Friday, September 22, 2006

all these things that i've seen, part 1

with the combination of a dvr and comcast's digital program guide, it is very easy to go through the line-ups on american movie classics, turner classic movies, and even tnt, and just record everything that looks interesting. i currently have some 20 movies recorded and waiting to be watched [and have told myself i will not record any more until i can get these viewed]. i will post brief reviews of them as i go.

maybe you will find something you like.

my man godfrey [1936] -wonderful example of a 1930's screwball comedy. it began with an interesting social commentary, as a couple of clueless or heartless socialites go to the city dump in seach of a 'forgotten man' as part of an upper class scavenger hunt. the man becomes the butler [seinfeld, anyone?] of the family, the only island of reason amidst the family of two silly, bickering, and completely undisciplined daughters and an equally shallow mother. the dialogue is extremely funny at times, delivered with lightning speed and returned with deadpan counter-comments. my only complaint was the supposedly 'happy ending', feeling contrived and unbelievable; yet it was the only choice the movie left itself and is pardoned, due to the depression-era audience, looking for all ends to be tied nicely. still, the movie deserves its spine number on the criterion collection.

the magnificent ambersons [1942]-welles's second movie, following shortly after his making the greatest movie of all time. with a voiceover by the man himself, the story is more linear and traditional than 'kane', and, while never overly-compelling, is worth seeing and a good movie that has stood the test of 60+ years. the cinematography was beautiful [as is to be expected], full of light and shadows, and hearkened so gently to citizen kane that i was quite surpised to see the credit belong to the great stanley cortez and not the great gregg toland. as was common with welles, there were several of the mercury theatre actors involved, and i loved the closing credits; instead of title cards, welles's voice introduced the players, giving the names of all the department head as the camera showed a sound recorder, costumes, an editing machine, or a movie camera. really cool.

the last samurai
[2003]-i've liked most of tom cruise's movies that i've seen: jerry macguire, minority report, war of the worlds, and m:i:i & iii [didn't like born on the fourth of july, but that's more of oliver stone's fault]. and i liked the last samurai, which could have just as easilly be entitled dances with samurai. a little long at times, the battle sequences were great, realistic enough to contain the emotional impact of war without becoming overly graphic [thank you, amc]. the japanese people spoke japanese to each other, instead of speaking english with thick accents, and the subtitles were really good translations, carrying the idea instead of the words.
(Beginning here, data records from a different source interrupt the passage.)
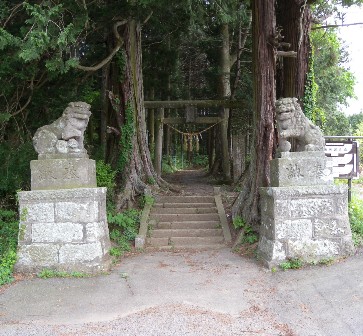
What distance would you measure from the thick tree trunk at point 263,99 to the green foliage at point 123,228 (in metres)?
2.34

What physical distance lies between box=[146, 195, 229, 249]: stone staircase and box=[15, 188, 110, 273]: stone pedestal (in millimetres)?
2088

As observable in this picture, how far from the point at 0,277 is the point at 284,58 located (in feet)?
23.2

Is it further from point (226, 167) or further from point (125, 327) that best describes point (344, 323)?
point (226, 167)

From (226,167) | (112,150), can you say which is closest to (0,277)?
(112,150)

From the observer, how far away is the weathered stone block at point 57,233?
5.72m

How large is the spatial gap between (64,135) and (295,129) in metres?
3.53

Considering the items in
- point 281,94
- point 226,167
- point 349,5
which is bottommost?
point 226,167

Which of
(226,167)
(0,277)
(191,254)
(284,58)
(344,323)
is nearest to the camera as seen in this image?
(344,323)

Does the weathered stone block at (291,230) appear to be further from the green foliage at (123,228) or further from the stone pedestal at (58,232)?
the green foliage at (123,228)

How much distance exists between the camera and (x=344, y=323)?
3926mm

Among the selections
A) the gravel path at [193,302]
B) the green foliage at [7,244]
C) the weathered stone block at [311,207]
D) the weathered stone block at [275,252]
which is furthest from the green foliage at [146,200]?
the weathered stone block at [311,207]

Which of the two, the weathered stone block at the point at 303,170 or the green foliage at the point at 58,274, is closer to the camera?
the green foliage at the point at 58,274

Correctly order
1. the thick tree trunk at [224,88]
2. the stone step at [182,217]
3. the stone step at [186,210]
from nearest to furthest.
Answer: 1. the stone step at [182,217]
2. the stone step at [186,210]
3. the thick tree trunk at [224,88]

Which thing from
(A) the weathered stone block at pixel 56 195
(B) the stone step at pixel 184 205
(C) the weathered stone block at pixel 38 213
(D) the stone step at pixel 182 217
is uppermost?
(A) the weathered stone block at pixel 56 195
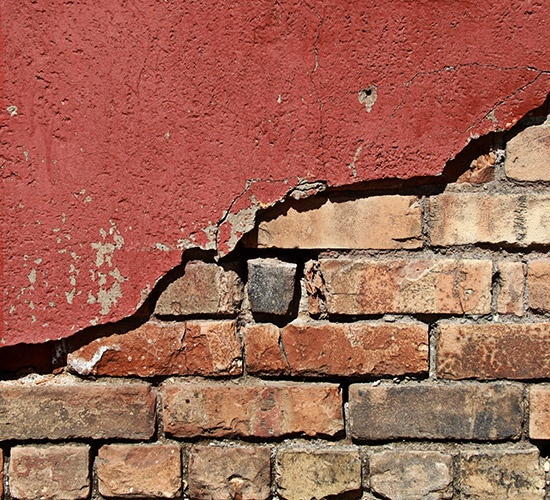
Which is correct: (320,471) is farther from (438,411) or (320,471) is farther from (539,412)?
(539,412)

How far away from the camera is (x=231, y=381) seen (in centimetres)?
107

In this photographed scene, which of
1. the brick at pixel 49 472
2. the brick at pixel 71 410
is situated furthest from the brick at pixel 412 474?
the brick at pixel 49 472

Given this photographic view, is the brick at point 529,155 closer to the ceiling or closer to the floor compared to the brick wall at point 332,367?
closer to the ceiling

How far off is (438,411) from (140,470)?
1.98 ft

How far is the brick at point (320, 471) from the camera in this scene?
41.5 inches

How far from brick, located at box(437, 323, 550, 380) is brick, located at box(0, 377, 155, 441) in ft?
1.95

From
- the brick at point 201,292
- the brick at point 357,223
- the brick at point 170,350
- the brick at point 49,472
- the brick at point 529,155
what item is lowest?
the brick at point 49,472

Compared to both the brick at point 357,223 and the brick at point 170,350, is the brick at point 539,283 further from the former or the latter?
the brick at point 170,350

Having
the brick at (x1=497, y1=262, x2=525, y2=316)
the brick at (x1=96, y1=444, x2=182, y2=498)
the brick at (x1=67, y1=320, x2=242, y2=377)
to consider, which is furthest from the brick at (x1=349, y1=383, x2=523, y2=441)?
the brick at (x1=96, y1=444, x2=182, y2=498)

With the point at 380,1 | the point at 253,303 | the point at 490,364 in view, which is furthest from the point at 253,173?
the point at 490,364

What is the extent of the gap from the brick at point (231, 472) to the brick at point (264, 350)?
159 millimetres

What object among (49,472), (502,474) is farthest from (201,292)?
(502,474)

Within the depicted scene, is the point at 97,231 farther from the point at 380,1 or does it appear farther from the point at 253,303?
the point at 380,1

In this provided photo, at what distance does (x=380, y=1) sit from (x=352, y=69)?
0.13 metres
the phantom of the opera -1925 and silent, and i liked it every much as last year's movie. and in some ways, more. 81 years old, it held my attention for the entire way--the proscenium sets were great, especially the backstage and underground chambers, lit with great chiarascuro skill, and the pacing of the story moves smoothly. the print was dyed different colors depending on the location of the scene, and the masquerade was filmed in color [a primitve three-strip process and very impressive], nicely showing off the phatom's 'red death' costume. it was pointed out to me that, in mr shumacher's movie, the phantom wasn't really repulsive; he looked like a versace model with a deformity on one side of his face--some people might even find that kind of attractive. lon cheney, however, is perhaps the most famous make-up artist in cinema history, and as the phantom, he looks like a ghoul. his eyes are sunken, his face gaunt, his skin leathery; he is repulsive.
not scary anymore, but certainly worth watching, and just in time for halloween.